=== TASK ===
Echo every line of text in the data below without changing a character, and leave the pictures out of your answer.

Web image-text data
******************************

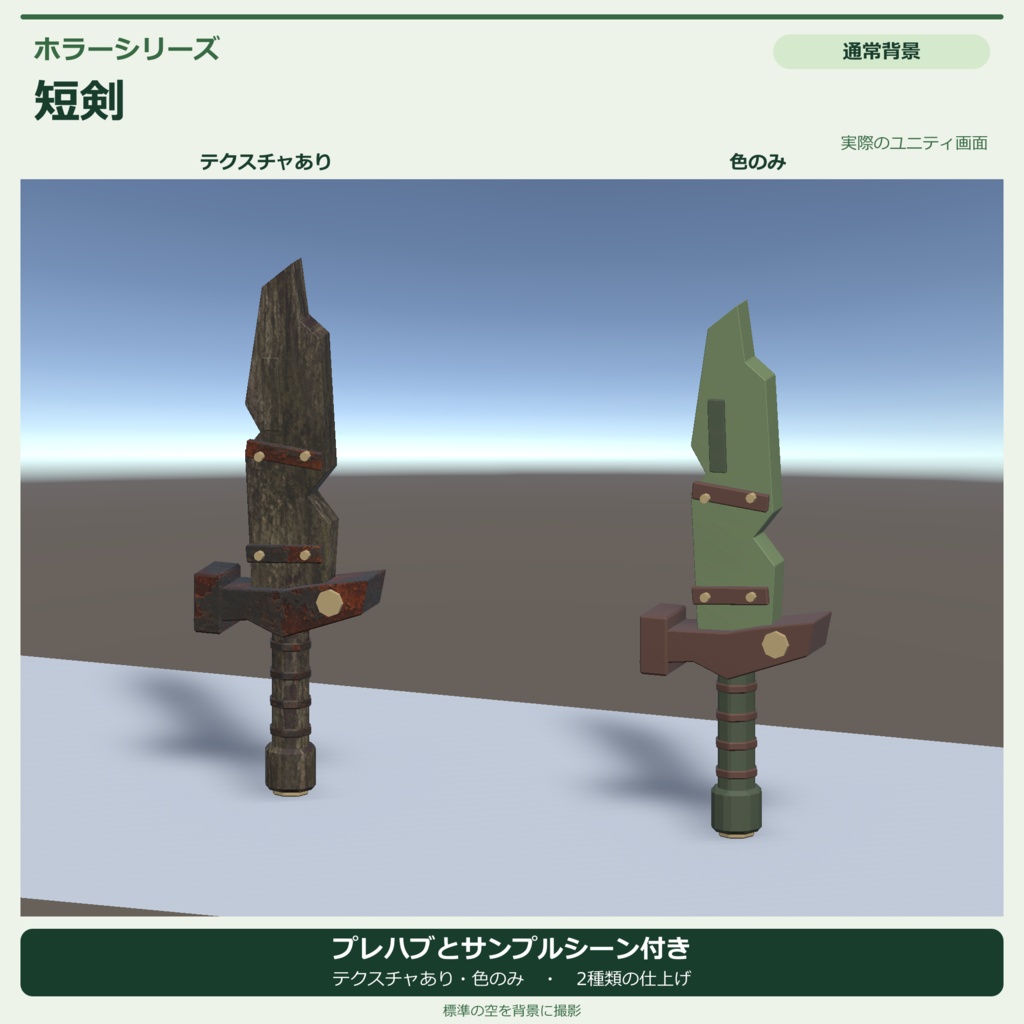 ホラー風の短剣|ローポリ・Unity URP対応
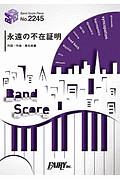 永遠の不在証明 東京事変 劇場版 名探偵コナン 緋色の弾丸 主題歌 本 情報誌 Tsutaya ツタヤ 枚方 T Site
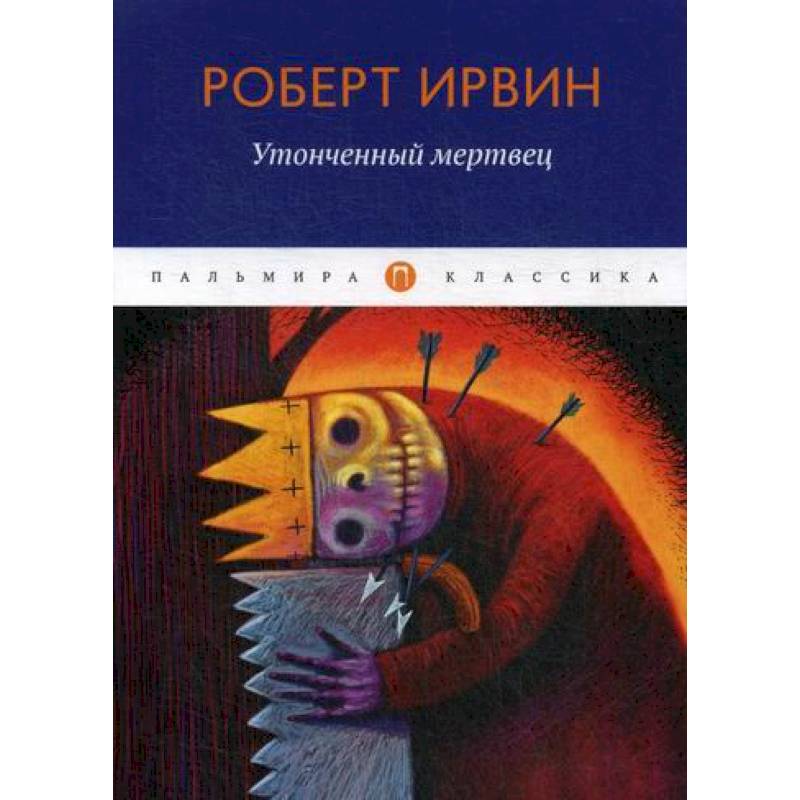 Утонченный мертвец Утонченный мертвец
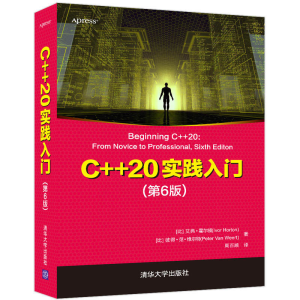 C++20��(sh��)�`���T(m��n)����6�棩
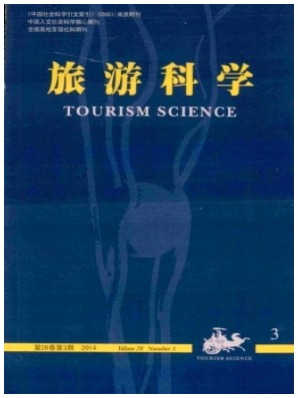 旅游科学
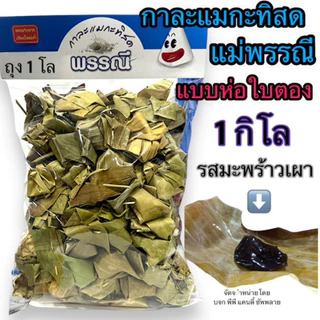 กาละแมกะทิสดพรรณี แบบห่อใบตอง 1 กิโลกรัม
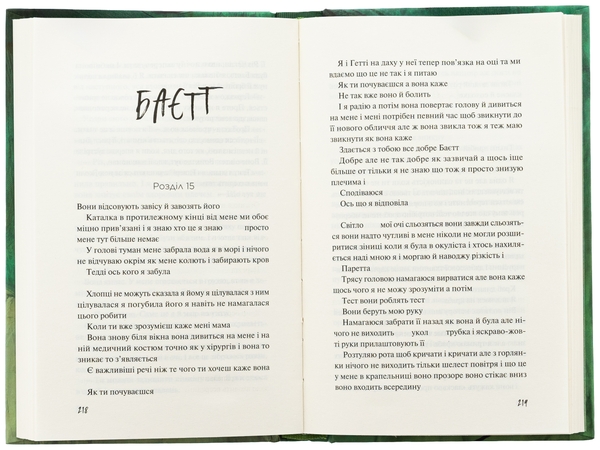 Бумажная книга «Дикі дівчата», автор Рори Пауэр - фото №1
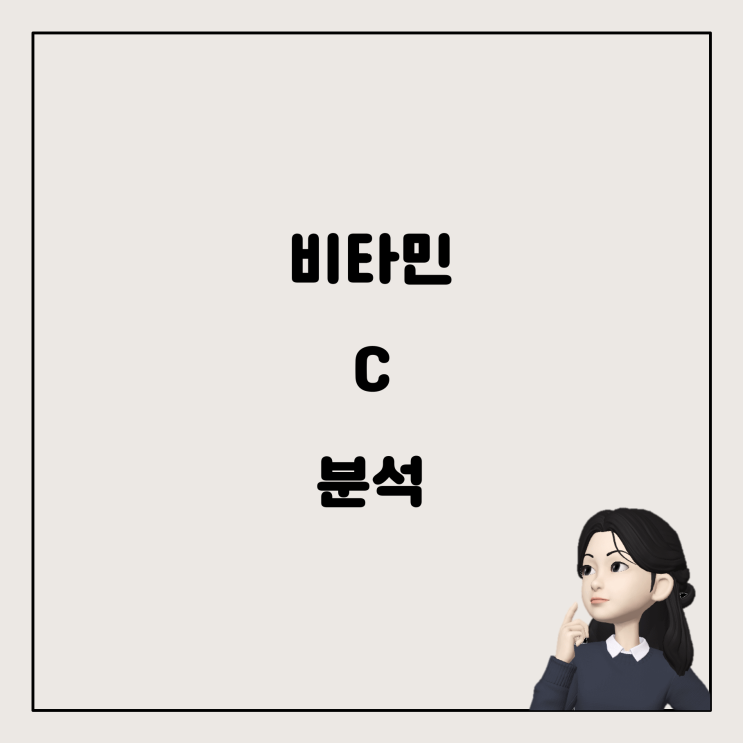  산화 환원 적정을 통한 비타민 C 함량 측정: 산화와 환원의 이해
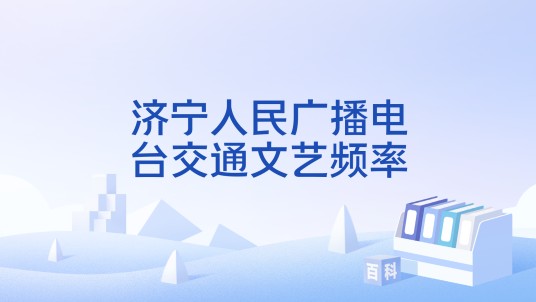 济宁人民广播电台交通文艺频率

******************************

=== TASK OUTPUT ===
 ホラー風の短剣|ローポリ・Unity URP対応
 永遠の不在証明 東京事変 劇場版 名探偵コナン 緋色の弾丸 主題歌 本 情報誌 Tsutaya ツタヤ 枚方 T Site
 Утонченный мертвец Утонченный мертвец
 C++20��(sh��)�`���T(m��n)����6�棩
 旅游科学
 กาละแมกะทิสดพรรณี แบบห่อใบตอง 1 กิโลกรัม
 Бумажная книга «Дикі дівчата», автор Рори Пауэр - фото №1
  산화 환원 적정을 통한 비타민 C 함량 측정: 산화와 환원의 이해
 济宁人民广播电台交通文艺频率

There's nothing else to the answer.